**STATED TASK**
Gather every line in the listing below that contains the word "colorful". Case matters.

**THE DATA**

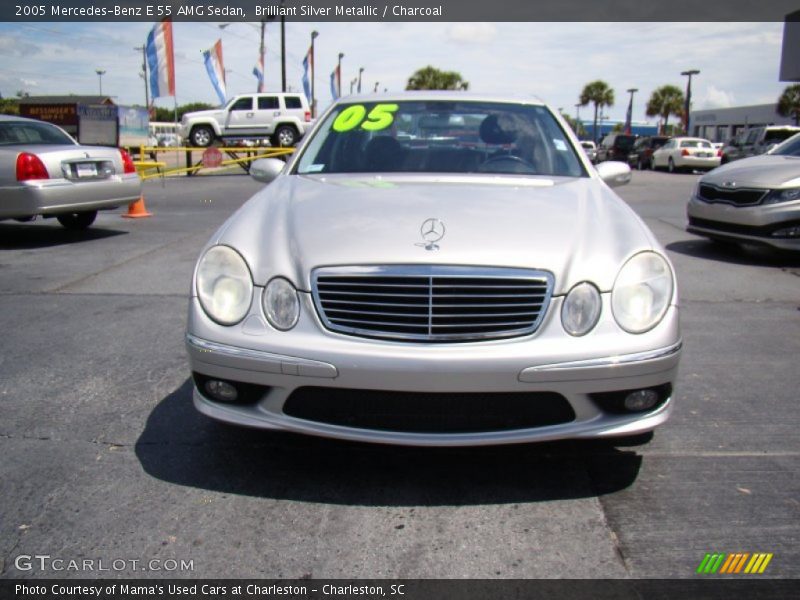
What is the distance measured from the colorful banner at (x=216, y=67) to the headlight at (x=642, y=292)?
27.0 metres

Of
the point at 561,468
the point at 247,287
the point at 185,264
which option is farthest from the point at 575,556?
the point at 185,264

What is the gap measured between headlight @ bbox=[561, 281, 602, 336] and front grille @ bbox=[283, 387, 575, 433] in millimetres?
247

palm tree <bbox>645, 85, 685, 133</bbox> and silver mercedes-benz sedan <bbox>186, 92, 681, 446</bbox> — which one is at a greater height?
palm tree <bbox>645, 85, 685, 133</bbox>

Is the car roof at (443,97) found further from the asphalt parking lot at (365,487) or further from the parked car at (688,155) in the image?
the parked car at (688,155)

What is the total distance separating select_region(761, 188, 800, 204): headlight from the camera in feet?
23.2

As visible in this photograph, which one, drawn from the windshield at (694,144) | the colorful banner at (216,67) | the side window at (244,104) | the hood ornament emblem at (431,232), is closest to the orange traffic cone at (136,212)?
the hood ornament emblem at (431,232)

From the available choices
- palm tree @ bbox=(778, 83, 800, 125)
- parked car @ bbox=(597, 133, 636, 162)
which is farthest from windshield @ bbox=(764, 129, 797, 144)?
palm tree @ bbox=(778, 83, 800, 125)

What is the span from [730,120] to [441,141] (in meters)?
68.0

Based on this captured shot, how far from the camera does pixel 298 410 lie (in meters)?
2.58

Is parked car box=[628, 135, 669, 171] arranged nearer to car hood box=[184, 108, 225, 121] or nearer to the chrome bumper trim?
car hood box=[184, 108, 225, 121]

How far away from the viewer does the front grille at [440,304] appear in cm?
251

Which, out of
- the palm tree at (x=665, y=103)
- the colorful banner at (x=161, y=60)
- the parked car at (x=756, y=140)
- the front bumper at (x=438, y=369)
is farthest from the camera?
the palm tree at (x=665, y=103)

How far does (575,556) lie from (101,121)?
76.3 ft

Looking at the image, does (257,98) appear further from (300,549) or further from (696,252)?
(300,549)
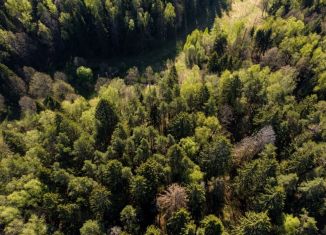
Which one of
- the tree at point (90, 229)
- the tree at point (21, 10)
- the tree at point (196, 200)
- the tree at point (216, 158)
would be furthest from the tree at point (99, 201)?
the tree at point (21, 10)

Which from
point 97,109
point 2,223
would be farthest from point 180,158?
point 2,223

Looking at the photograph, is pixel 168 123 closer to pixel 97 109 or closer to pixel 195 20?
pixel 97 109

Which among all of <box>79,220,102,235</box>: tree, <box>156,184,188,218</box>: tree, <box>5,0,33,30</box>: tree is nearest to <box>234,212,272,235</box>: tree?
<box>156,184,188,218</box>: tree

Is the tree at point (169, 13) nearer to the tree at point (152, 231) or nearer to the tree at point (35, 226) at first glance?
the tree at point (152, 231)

**EXPECTED ANSWER**
What is the distance measured from the colorful banner at (x=216, y=67) to the headlight at (x=642, y=292)?
As visible in this photograph, which one, drawn from the windshield at (694,144) | the colorful banner at (216,67) | the side window at (244,104) | the hood ornament emblem at (431,232), is closest to the orange traffic cone at (136,212)?
- the colorful banner at (x=161, y=60)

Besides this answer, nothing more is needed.